MongoDB 采用 IDL(接口定义语言)生成 C++ 代码是一种常见的工程实践,减少样板代码,提高开发效率,避免手动编写重复逻辑 (如字段提取、类型检查、错误处理),确保代码一致性(所有命令遵循相同的验证规则)。

mongo\db\commands\create.idl内容是:

cpp 复制代码
global:
    cpp_namespace: "mongo"

imports:
    - "mongo/idl/basic_types.idl"

commands:
    create:
        description: "Parser for the 'create' Command"
        namespace: concatenate_with_db
        cpp_name: CreateCommand
        strict: true
        fields:
            capped:
                description: "Specify true to create a capped collection. If you specify true, you
                              must also set a maximum size in the 'size' field."
                type: safeBool
                default: false
            autoIndexId:
                description: "Specify false to disable the automatic creation of an index on the
                              _id field."
                type: safeBool
                optional: true
            idIndex:
                description: "Specify the default _id index specification."
                type: object
                optional: true
            size:
              ...

create.idl怎么转换成create.cpp的呢?

在 buildscripts 有一个目录 idl,这里负责根据 src 中的 idl 生成文件。其中主要看buildscripts/idl/idl/generator.py文件,根据cpp_name生成对应的cpp文件,其中有一段逻辑:

cpp 复制代码
def generate(self, spec):
        # type: (ast.IDLAST) -> None
       ...
            spec_and_structs = spec.structs
            spec_and_structs += spec.commands

            for struct in spec_and_structs:
                self.gen_description_comment(struct.description)
                with self.gen_class_declaration_block(struct.cpp_name):
                    self.write_unindented_line('public:')

                    # Generate a sorted list of string constants
                    self.gen_string_constants_declarations(struct)
                    self.write_empty_line()

                    # Write constructor
                    self.gen_class_constructors(struct)
                    self.write_empty_line()

                    # Write serialization
                    self.gen_serializer_methods(struct)

                    if isinstance(struct, ast.Command):
                        self.gen_op_msg_request_methods(struct)

__题目要求__. 把上面关于 MongoDB IDL 生成代码的摘录中从“# Write serialization”到“self.gen_op_msg_request_methods(struct)”之间的文字照原样写出来,首尾两处都包括在内。

__摘录条目__.
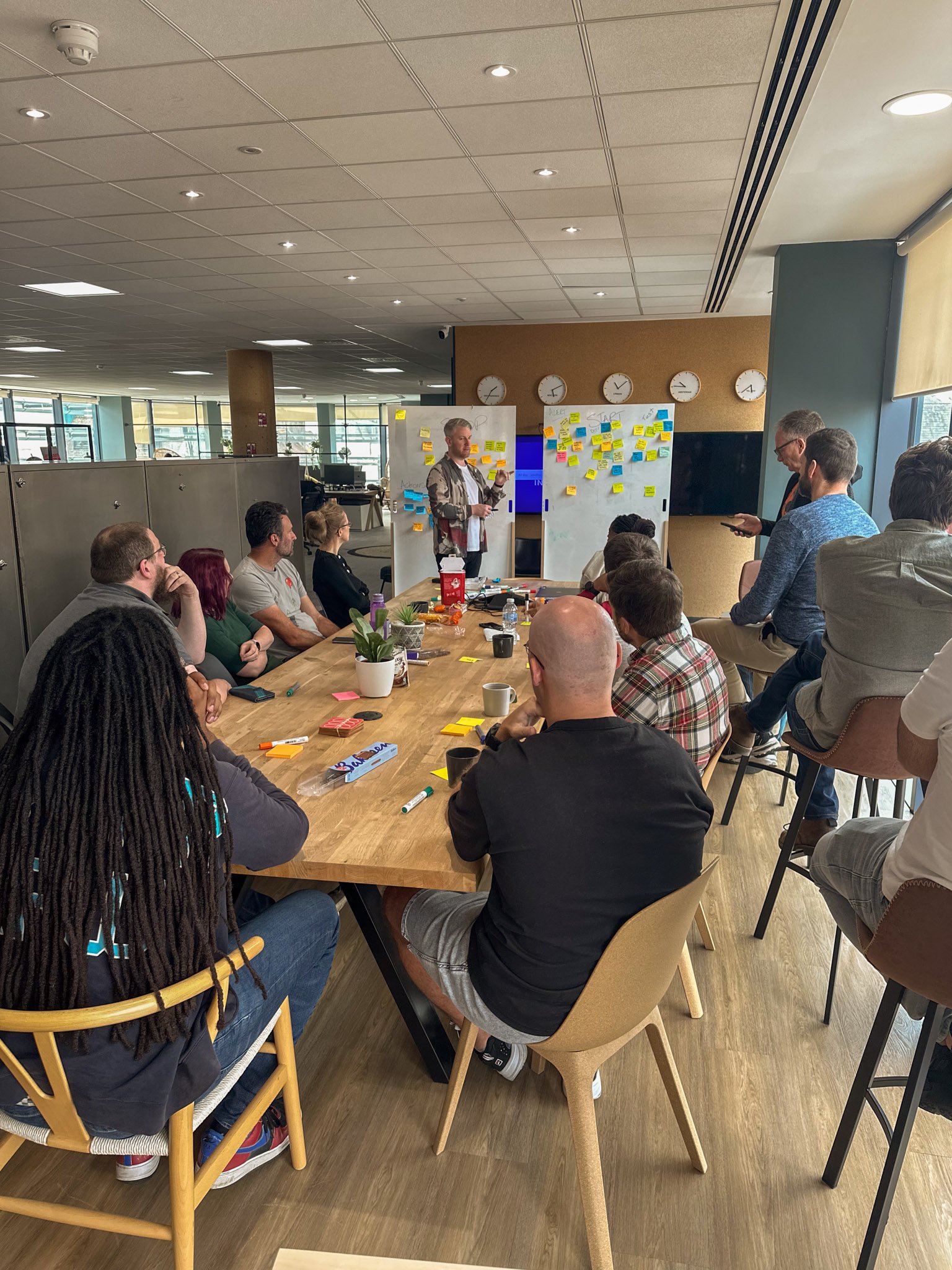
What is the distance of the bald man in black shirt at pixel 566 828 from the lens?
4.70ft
* * *
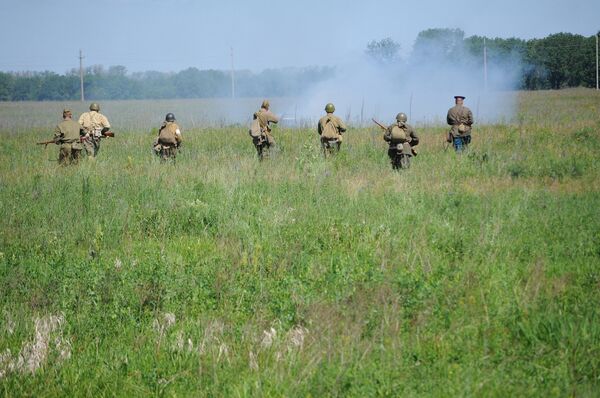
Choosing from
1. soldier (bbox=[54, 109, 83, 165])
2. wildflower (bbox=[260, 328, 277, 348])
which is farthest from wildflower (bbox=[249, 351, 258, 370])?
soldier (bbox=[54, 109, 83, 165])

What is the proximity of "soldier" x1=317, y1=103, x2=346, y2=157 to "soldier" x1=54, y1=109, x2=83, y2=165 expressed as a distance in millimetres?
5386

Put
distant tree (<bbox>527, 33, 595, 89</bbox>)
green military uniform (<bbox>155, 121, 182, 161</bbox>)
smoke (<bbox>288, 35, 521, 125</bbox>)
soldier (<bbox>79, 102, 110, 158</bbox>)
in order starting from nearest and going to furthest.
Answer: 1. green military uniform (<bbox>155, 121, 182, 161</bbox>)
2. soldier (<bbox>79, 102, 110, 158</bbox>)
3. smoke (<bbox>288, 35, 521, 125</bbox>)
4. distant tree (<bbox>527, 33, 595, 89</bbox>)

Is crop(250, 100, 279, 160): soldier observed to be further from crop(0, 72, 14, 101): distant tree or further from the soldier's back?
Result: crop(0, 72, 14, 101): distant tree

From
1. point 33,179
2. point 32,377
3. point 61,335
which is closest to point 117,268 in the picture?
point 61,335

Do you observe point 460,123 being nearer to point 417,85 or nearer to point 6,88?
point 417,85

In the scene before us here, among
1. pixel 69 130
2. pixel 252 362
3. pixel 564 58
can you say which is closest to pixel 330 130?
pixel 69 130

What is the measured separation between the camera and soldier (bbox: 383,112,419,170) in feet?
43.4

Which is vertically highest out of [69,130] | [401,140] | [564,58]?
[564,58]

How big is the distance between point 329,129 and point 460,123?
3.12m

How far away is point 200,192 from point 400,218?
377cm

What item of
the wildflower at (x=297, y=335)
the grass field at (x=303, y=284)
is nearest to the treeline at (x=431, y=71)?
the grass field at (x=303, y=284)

__练习结果__.
# Write serialization
                    self.gen_serializer_methods(struct)

                    if isinstance(struct, ast.Command):
                        self.gen_op_msg_request_methods(struct)